Pasaron seis semanas. Rodolfo no volvió. Por fin, una tarde apareció. Se había dicho, al día siguiente de los comicios:
«No volvamos tan pronto, sería un error».
Y al final de la semana se fue de caza. Después de la cacería, pensó que era demasiado tarde, luego se hizo este razonamiento:
«Pero si desde el primer día me ha amado, por la impaciencia de volver a verme, tiene que quererme más. Sigamos, pues».
Y comprendió que había calculado bien cuando, al entrar en la sala, vio que Emma palidecía.

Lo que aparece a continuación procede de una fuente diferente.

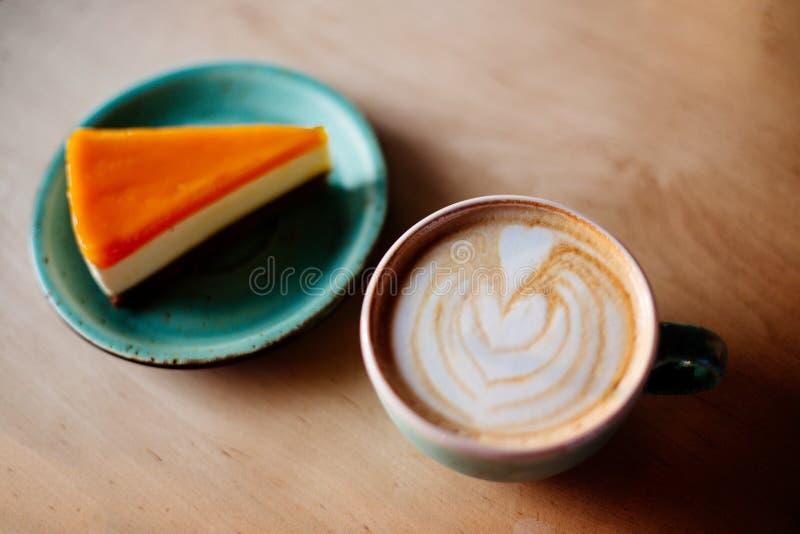 Koffie en mangokaastaart stock foto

Estaba sola. Anochecía. Los visillos de muselina, a lo largo de los cristales, oscurecían la luz del crepúsculo, y el dorado del barómetro, sobre el que daba un rayo de sol, proyectaba luces en el espejo, entre los festones del polípero.
Rodolfo permaneció de pie, y Emma apenas contestó a sus primeras frases de cortesía.
—Yo —dijo— he tenido ocupaciones. He estado enfermo.
—¿Grave? —exclamó ella.
—¡Bueno —dijo Rodolfo sentándose a su lado sobre un taburete—, no!… Es que no he querido volver.
—¿Por qué?
—¿No adivina usted?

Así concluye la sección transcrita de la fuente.